Santos, A., Kherif, F., Melie-Garcia, L., Lutti, A., Chiappini, A., Rauschenbach, L., et al. (2023). Parkinson's disease may disrupt overlapping subthalamic nucleus and pallidal motor networks. NeuroImage: Clinical, 38: 103432. doi:10.1016/j.nicl.2023.103432.


Zitierlink: https://hdl.handle.net/21.11116/0000-000D-2CAA-3
Zusammenfassung
There is an ongoing debate about differential clinical outcome and associated adverse effects of deep brain stimulation (DBS) in Parkinson’s disease (PD) targeting the subthalamic nucleus (STN) or the globus pallidus pars interna (GPi). Given that functional connectivity profiles suggest beneficial DBS effects within a common network, the empirical evidence about the underlying anatomical circuitry is still scarce. Therefore, we investigate the STN and GPi-associated structural covariance brain patterns in PD patients and healthy controls.
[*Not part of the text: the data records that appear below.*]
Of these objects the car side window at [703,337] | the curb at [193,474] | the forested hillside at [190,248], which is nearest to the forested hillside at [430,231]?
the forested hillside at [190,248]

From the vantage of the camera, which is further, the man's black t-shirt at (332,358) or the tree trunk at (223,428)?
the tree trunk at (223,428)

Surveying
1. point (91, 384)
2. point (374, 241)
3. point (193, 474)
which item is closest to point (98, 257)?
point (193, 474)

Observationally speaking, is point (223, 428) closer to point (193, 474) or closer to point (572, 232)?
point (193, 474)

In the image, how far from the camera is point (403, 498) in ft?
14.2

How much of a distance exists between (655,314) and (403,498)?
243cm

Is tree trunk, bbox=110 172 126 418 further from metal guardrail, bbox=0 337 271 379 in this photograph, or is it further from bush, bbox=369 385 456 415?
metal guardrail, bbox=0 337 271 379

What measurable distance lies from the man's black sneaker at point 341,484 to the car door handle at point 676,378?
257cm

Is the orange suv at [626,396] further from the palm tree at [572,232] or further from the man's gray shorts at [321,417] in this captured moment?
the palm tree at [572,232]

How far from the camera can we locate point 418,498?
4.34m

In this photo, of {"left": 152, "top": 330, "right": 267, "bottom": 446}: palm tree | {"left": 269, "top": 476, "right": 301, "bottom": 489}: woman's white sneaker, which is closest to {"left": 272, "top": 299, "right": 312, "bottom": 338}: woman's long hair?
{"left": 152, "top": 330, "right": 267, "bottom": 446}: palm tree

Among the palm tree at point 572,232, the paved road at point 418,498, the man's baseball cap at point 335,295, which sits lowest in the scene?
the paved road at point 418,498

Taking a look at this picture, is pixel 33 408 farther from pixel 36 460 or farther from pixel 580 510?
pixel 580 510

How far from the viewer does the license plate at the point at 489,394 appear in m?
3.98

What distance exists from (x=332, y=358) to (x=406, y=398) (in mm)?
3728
We estimate GPi’s and STN’s whole-brain structural covariance from magnetic resonance imaging (MRI) in a normative mid- to old-age community-dwelling cohort (n=1184) across maps of grey matter volume, magnetization transfer (MT) saturation, longitudinal relaxation rate (R1), effective transversal relaxation rate (R2*) and effective proton density (PD*). We compare these with the structural covariance estimates in patients with idiopathic PD (n=32) followed by validation using a reduced size controls’ cohort (n=32).

In the normative data set, we observed overlapping spatially distributed cortical and subcortical covariance patterns across maps confined to basal ganglia, thalamus, motor, and premotor cortical areas. Only the subcortical and midline motor cortical areas were confirmed in the reduced size cohort. These findings contrasted with the absence of structural covariance with cortical areas in the PD cohort.

We interpret with caution the differential covariance maps of overlapping STN and GPi networks in patients with PD and healthy controls as correlates of motor network disruption. Our study provides face validity to the proposed extension of the currently existing structural covariance methods based on morphometry features to multiparameter MRI sensitive to brain tissue microstructure.